What it takes to become an Ole Miss cheerleader

Danielle Wunder
Oxford Stories

Cheerleading isn’t always considered a sport, but it takes a lot of time, effort and athleticism, especially down south at the University of Mississippi where cheerleading is taken seriously.

These athletes cheer for three different sports, including volleyball, men and women’s basketball, and football. They prepare year-round for competition and college nationals in Orlando, hold pep rallies and volunteer often.

This past year in Orlando, the Ole Miss All-Girl Cheerleading Squad placed first in the College Game Day Division. They dominated the competition and received their championship rings following their return home.

What exactly do Ole Miss cheerleaders do to prepare for the legendary SEC football games? The coed team “practices Tuesday and Thursday at 6 a.m., including a weight room session, and Friday as their pregame practice along with the all-girl team to prepare for an adrenaline rush of a Saturday morning,” said Landyn Gage, a freshman male coed cheerleader.


At these three- to four-hour long practices, the coed team works on stunting, preparing for competition season. Stunting is when a male cheerleader tosses a female in the air to catch her in his hands, while the female hits some type of body position or peps up the crowd.

Along with stunting, they work on game day stunts. Some practices are more focused on pyramids for competition, games and perfecting tumbling skills. “Outside of cheer practice, most coed cheerleaders work on bettering their skills for an extra five to six hours a week,” said Gage, 18.

“It’s very demanding, from morning workouts to practices, and cheering all day Saturday at home games,” he said. “It’s not just running around and jumping up and down. It is more tumbling and stunting and having a good amount of skill to perform and represent the school you attend. You rarely get breaks, and it’s physically demanding. Cheerleading is second to school work, yet they almost feel equal to each other.”
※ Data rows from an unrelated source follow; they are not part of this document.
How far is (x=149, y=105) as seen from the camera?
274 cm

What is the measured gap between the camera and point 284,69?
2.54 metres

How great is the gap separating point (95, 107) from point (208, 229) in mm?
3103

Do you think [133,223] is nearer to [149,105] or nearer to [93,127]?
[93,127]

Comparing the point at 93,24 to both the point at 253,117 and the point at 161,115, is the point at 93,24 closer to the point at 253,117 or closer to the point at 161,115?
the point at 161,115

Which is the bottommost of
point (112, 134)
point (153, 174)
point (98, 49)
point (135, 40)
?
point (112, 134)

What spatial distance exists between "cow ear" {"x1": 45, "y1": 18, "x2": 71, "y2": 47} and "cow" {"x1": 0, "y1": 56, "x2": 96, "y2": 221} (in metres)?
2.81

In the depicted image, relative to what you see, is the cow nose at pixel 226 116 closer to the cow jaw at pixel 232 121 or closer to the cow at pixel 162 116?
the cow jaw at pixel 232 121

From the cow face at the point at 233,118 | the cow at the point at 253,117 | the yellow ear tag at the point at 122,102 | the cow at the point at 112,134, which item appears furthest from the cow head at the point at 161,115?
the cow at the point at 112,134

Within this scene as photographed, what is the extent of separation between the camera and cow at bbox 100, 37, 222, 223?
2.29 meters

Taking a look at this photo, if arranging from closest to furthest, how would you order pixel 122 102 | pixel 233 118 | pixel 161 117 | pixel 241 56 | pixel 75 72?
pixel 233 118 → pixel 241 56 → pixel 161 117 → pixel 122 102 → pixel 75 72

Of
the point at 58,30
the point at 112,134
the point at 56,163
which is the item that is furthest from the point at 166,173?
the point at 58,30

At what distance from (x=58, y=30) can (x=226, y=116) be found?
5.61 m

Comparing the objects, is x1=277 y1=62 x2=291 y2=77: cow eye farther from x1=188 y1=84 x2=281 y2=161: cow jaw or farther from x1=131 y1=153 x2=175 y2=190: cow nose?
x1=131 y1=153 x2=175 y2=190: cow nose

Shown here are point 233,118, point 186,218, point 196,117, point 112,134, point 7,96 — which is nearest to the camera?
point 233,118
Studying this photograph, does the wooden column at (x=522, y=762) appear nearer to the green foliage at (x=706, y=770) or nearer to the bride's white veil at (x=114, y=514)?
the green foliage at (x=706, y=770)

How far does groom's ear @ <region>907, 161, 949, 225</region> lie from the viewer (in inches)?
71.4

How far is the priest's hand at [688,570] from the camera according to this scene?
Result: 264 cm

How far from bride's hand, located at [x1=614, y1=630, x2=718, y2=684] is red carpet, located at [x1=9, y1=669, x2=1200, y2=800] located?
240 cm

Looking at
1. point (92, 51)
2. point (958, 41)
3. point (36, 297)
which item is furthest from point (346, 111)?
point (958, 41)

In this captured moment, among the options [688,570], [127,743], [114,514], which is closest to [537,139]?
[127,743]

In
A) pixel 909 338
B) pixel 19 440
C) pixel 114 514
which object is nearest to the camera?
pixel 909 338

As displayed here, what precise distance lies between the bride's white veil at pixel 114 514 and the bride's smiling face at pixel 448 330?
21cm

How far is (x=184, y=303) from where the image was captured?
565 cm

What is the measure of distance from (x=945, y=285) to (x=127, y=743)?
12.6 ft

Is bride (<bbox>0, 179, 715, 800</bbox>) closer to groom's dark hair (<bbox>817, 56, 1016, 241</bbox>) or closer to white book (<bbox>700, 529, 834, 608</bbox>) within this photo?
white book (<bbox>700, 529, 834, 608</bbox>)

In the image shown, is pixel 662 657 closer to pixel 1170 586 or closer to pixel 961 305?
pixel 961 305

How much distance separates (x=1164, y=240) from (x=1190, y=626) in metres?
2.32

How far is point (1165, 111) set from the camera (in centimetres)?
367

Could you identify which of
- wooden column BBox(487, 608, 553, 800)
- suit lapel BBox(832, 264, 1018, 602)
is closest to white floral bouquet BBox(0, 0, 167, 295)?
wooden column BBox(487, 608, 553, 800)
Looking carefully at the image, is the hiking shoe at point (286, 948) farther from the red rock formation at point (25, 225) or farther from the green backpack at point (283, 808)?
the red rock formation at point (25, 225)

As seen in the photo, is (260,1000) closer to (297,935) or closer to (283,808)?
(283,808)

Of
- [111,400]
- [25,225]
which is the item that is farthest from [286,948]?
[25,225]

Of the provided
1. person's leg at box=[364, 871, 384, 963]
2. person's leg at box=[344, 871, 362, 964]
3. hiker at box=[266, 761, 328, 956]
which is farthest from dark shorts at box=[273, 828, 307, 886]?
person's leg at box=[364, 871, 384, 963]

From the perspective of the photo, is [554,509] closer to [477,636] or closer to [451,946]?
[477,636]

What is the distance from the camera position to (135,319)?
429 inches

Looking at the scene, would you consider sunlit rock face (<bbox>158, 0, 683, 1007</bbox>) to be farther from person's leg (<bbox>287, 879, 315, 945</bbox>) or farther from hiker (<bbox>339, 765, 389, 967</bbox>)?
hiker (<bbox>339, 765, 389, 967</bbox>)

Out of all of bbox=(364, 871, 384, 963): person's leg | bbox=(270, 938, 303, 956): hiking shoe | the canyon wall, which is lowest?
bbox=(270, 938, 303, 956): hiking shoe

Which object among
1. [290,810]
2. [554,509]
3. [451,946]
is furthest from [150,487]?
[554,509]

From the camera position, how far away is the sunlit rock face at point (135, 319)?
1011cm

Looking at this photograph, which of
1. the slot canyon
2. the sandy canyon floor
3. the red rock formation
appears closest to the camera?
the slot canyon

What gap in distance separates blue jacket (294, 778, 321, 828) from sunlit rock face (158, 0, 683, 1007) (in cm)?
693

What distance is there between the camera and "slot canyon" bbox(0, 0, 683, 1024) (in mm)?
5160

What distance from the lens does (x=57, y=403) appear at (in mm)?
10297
The Ole Miss cheerleading squads have specific requirements. Male cheerleaders should be prepared to perform the fight song routine and the rock-n-roll routine for the coed and all girl squad. You must be able to run and tumble. It is preferred that you demonstrate a standing tuck (standing back flip), and a full (spinning back flip). You need to complete a fitness test, an interview and an elite stunt.

Females trying out for the coed team must demonstrate they can do a college-level basket toss among other things. Females trying out for the all girl team are asked to demonstrate an elite stunt sequence that includes at least one spinning or flipping skill, one transition, one dismount, and a double down (a double spin down) from any type of body position.

“Practices can be very demanding and challenging at times,” said Casey Giles, a female cheerleader. “Being a freshman, the transition was not super hard, but it was something to get used to. All around, I love being an Ole Miss cheerleader, and I am so blessed to be able to represent this amazing university.”

Giles said cheering comes naturally. “You do not even think about how hard it may be in the moment,” she said. “Not every time is perfect, but it is a matter of getting used to your stunt group and finding what works best.”

Giles discovered that coed stunting was her thing and decided to try out for the coed team at Ole Miss.

“I have dreamt about this ever since I was a little girl,” she said. “It was like a dream come true. Being a college cheerleader is such an honor and is filled with so much joy and thrill.

“I am so grateful to be an Ole Miss cheerleader and experience SEC game day. There is no feeling that compares to cheering on the Rebs every Saturday. The rush it brings is truly amazing, and I wouldn’t have it any other way.”

The Ole Miss cheerleading squad offers tryout requirements on their website ( Tryouts are closed to the public.